# Bioshock 1 Problem, Bitte um Hilfe!



## sweezy1989 (5. Mai 2013)

Hallo Liebe Forengemeinde,

nach langen suchen und durchstöbern des internets ohne Erfolg wende ich mich nun an euch... Ich habe mir gestern Bioshock 1 angeschafft da ich gerne mit der Spielreihe endlich mal anfangen würde. Alles schön und gut...

Nun wollte ich es heute installieren und was ist? Scheiße -.- Nach der installation verlangt man von mir einen ?Freischaltecode?? Wobei ich aber nur einen Productkey besitze und dieser allerdings nicht der Freischaltecode zu sein scheint da er nicht Funktioniert

Copy Seite 1:

Diese Software muss vor der Benutzung aktiviert werden. Dazu wird eine SERIENNUMMER benötigt. Wenn sie bereits eine Seriennummer erhalten haben, klicken sie auf WEITER um fortzufahren. Falls sie noch keine Seriennummer erhalten haben, kontaktieren sie den Verleger dieser Software.

Copy Seite 2:

Die Online-Aktivierung kann nicht durchgeführt werden. Kontaktieren Sie den Softwarehersteller um einen Freischaltcode zu erhalten.

Dazu benötigen Sie folgende Informationen:
- Ihren Registrierungscode
- Den unten abgebildeten Anfragecode

Danach bitte kontaktieren Sie bla bla bla, um den Freischaltcode zu bekommen.

Was soll ich tun? Ich bin am verzweifeln.. Habe schon alles probiert.. Das Spiel Offline zu Installieren aber da tut sich garnichts.. Kann ich diese Aktivierung irgendwie umgehen? Oder ist es generelle verarsche wenn man mal als ehrlicher Kunde ein Spiel kauft das nicht spielen zu können?
Solchein Problem wie jetzt bei Bioshock hatte ich nochnie bei einem Spiel -.-

Hatte jemand das selbe Problem?

Ich bitte um schnelle Hilfe!

PS: Mein PC läuft mit Windows 7, hatte es gerade mal an den Windows Vista PC meiner Freundin probiert und dort kann ich sofort die Seriennummer eingeben! Ist es ein Problem mit Windows 7?


----------



## Crysisheld (7. Mai 2013)

sweezy1989 schrieb:


> Hallo Liebe Forengemeinde,...


 
Hallo! 

Viell3icht stimmt was mit deinen Netzwerk Einstellungen nicht, dass du nicht aktivieren kannst, weil keine INet Verbindung besteht. Ansonsten was ist das Problem, beim Telefon Support kurz durchklingeln und sagen hallo folgendes Problem...?? 

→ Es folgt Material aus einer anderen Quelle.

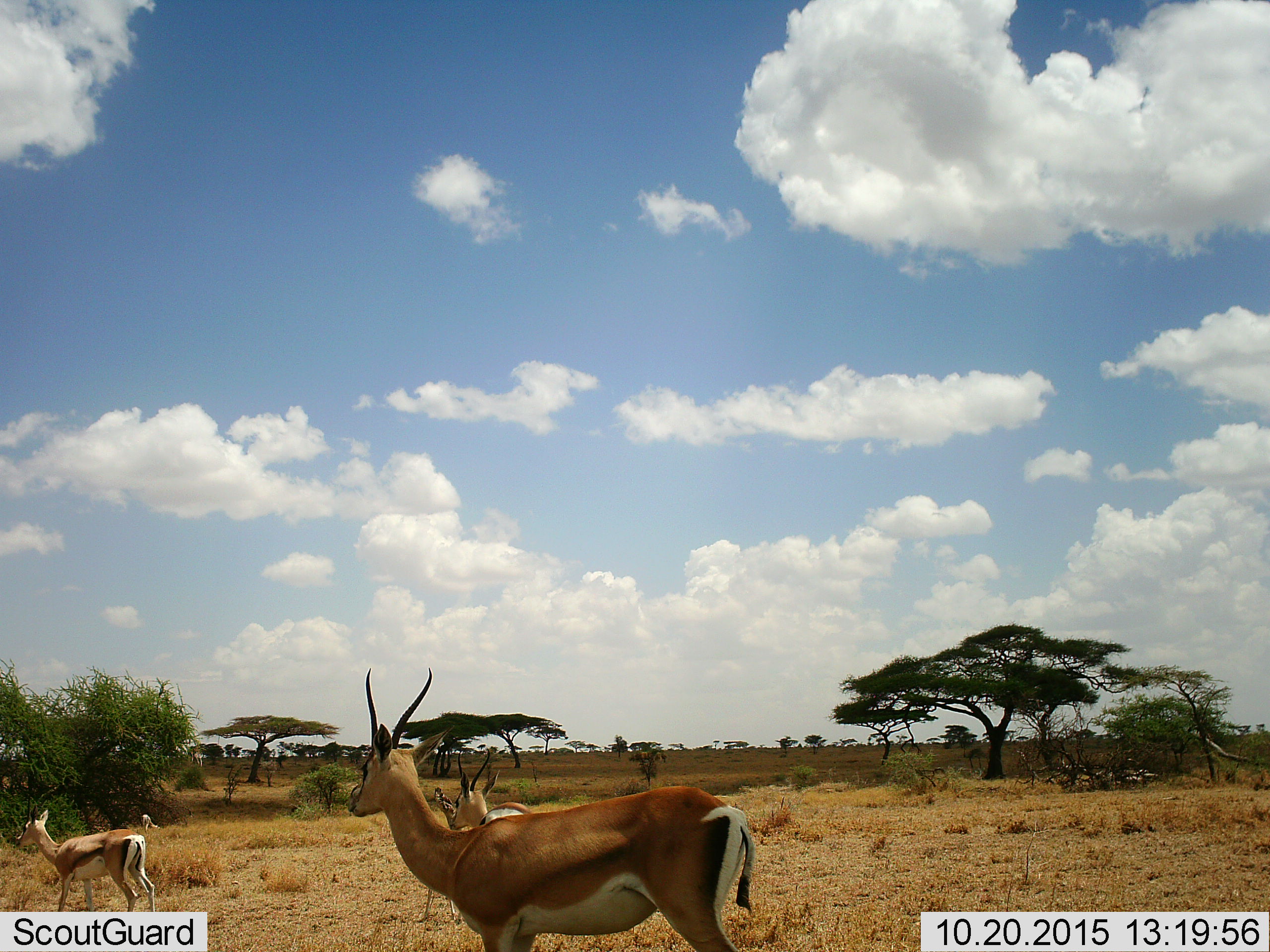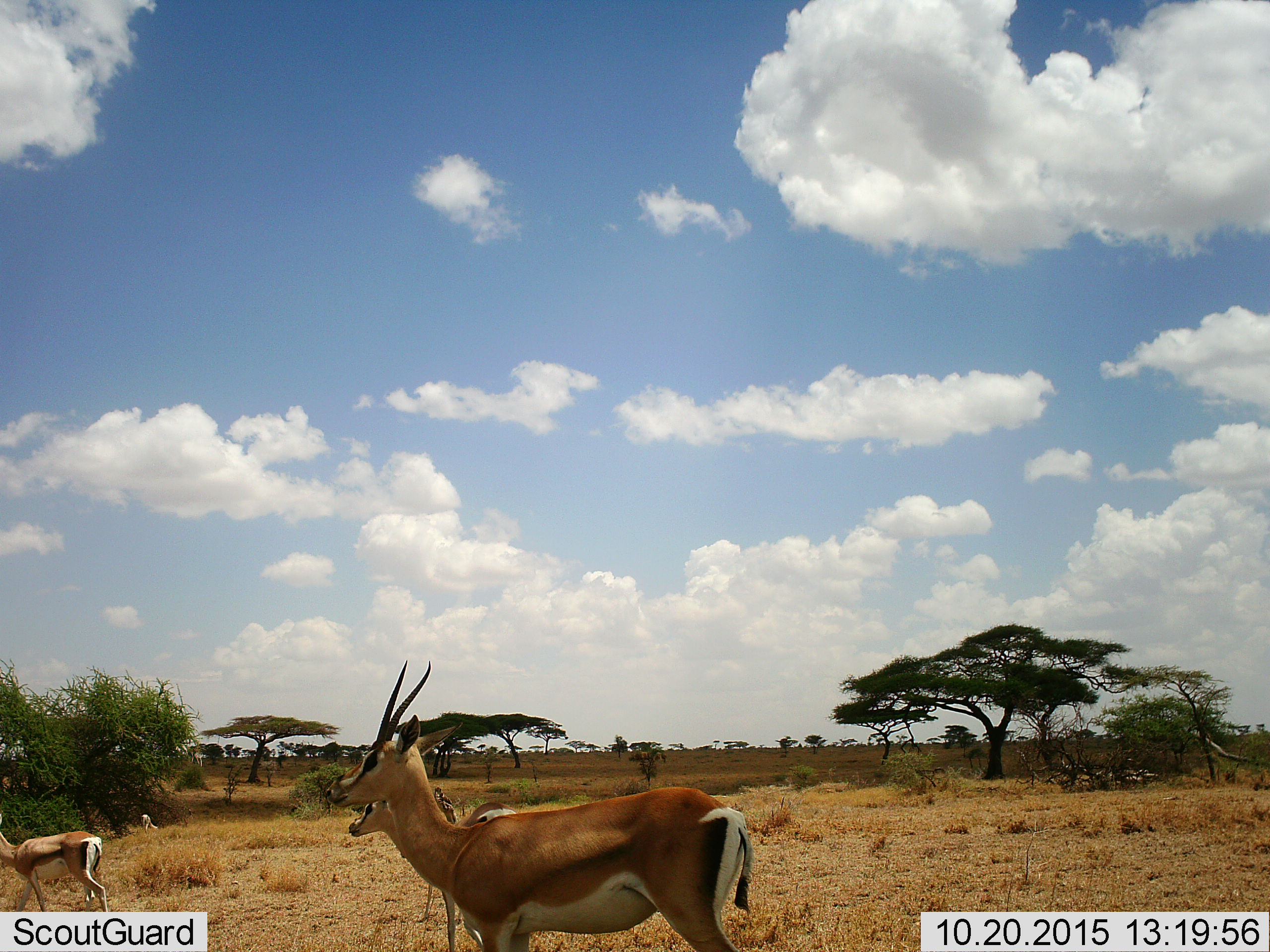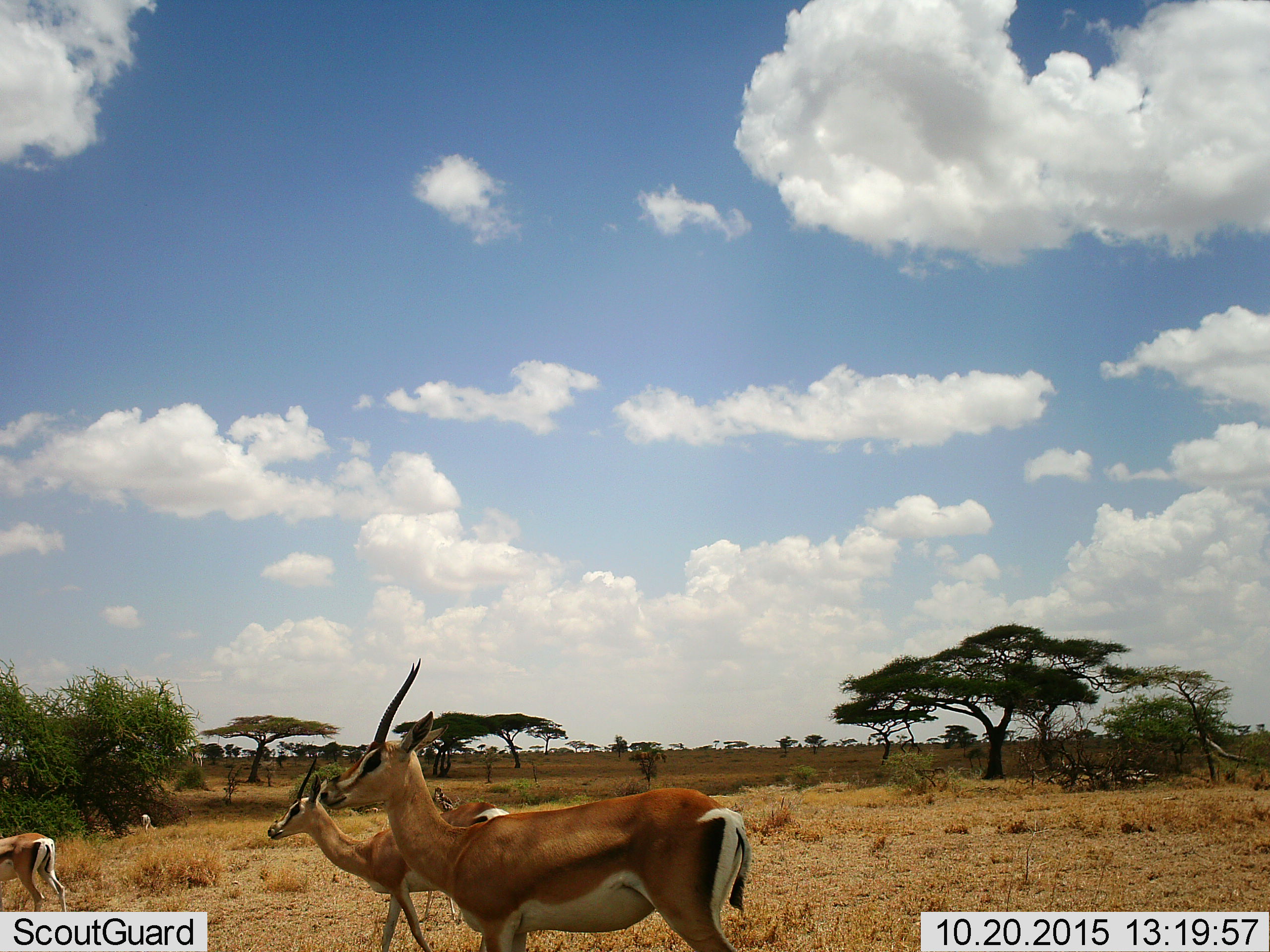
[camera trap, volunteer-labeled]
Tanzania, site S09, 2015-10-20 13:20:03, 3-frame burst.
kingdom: Animalia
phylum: Chordata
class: Mammalia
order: Artiodactyla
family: Bovidae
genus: Nanger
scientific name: Nanger granti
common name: grant's gazelle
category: gazellegrants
Gazellegrants (grant's gazelle) (Nanger granti), count 4. Behavior (volunteer vote fractions): standing 57%, resting 0%, moving 86%, interacting 0%. Young present (vote fraction): 14%. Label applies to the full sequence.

Nein die Online Aktivierung kann nicht umgangen werden, weil Teile des Spiels erst nach der Aktivierung downgeloaded werden. Hast du Windows 7 64bit oder 32bit?


----------



## Shadow_Man (7. Mai 2013)

Hallo!

Das Spiel ist leider sehr bockig, was Windows 7 und Windows 8 betrifft. Empfehlenswert wäre daher die Installation und den Start des Spieles im Kompatibilitätsmodus (z.B. Windows Vista) zu tätigen und "als Administrator" auszuführen.

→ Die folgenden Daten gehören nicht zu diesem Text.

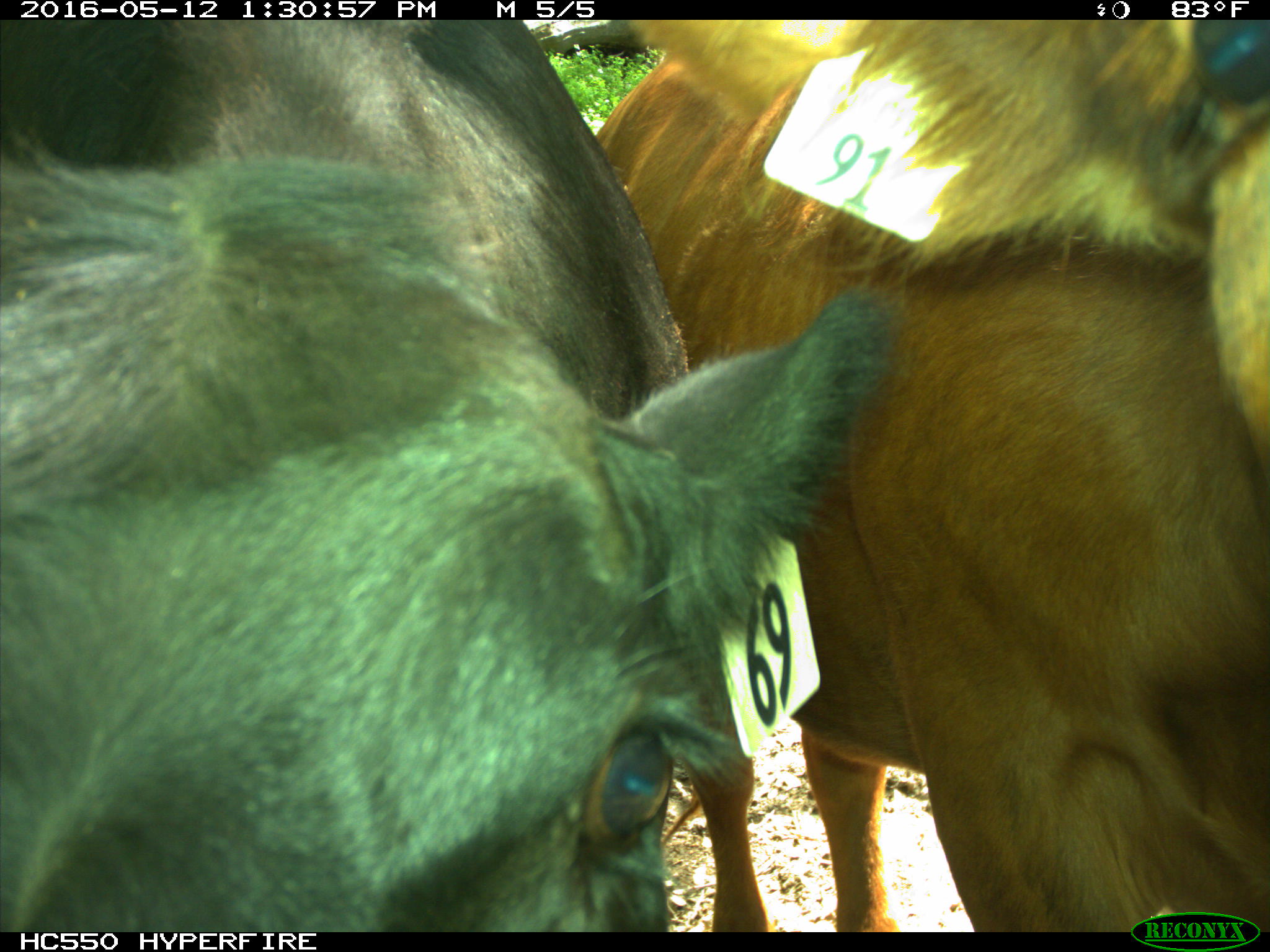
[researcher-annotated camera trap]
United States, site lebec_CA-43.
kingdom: Animalia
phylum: Chordata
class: Mammalia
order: Artiodactyla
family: Bovidae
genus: Bos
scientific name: Bos taurus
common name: domestic cow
Bos taurus (domestic cow).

Ansonsten: Ist das Spiel schon in der aktuellsten Version? Falls nicht, kann man hier z.B. den Patch 1.1 laden.


----------



## sweezy1989 (7. Mai 2013)

Also, habe alles probiert.. allerdings ohne erfolg. E-Mail an Securom und Green Pepper geschrieben ohne erfolg. Und eine 0900 Hotline anzurufen ist mir dann letzendlich zu teuer 

@Shadow_Man evtl noch eine Idee?


----------



## Shadow_Man (8. Mai 2013)

sweezy1989 schrieb:


> Also, habe alles probiert.. allerdings ohne erfolg. E-Mail an Securom und Green Pepper geschrieben ohne erfolg. Und eine 0900 Hotline anzurufen ist mir dann letzendlich zu teuer
> 
> @Shadow_Man evtl noch eine Idee?


 
Auf der Securom Seite werden ja auch ein paar Möglichkeiten beschrieben: https://support.securom.com/pop_bioshock.html
Das auch schon mal gelesen und ausprobiert?


----------



## Crysisheld (8. Mai 2013)

Was du evtl. machen kannst, wenn es auf dem Rechner deiner Schwester geht, installiere und aktiviere es dort, dann kopierst du den ganzen Bioshock Ordner auf nen USB Stick und kopierst ihn in deinen Bioshock ordner (Dateien überschreiben) dann hast du eigentlich auch die Daten die durch die Aktivierung auf dem PC gespeichert/heruntergeladen  werden. Vielleicht läuft es ja dann bei dir.


----------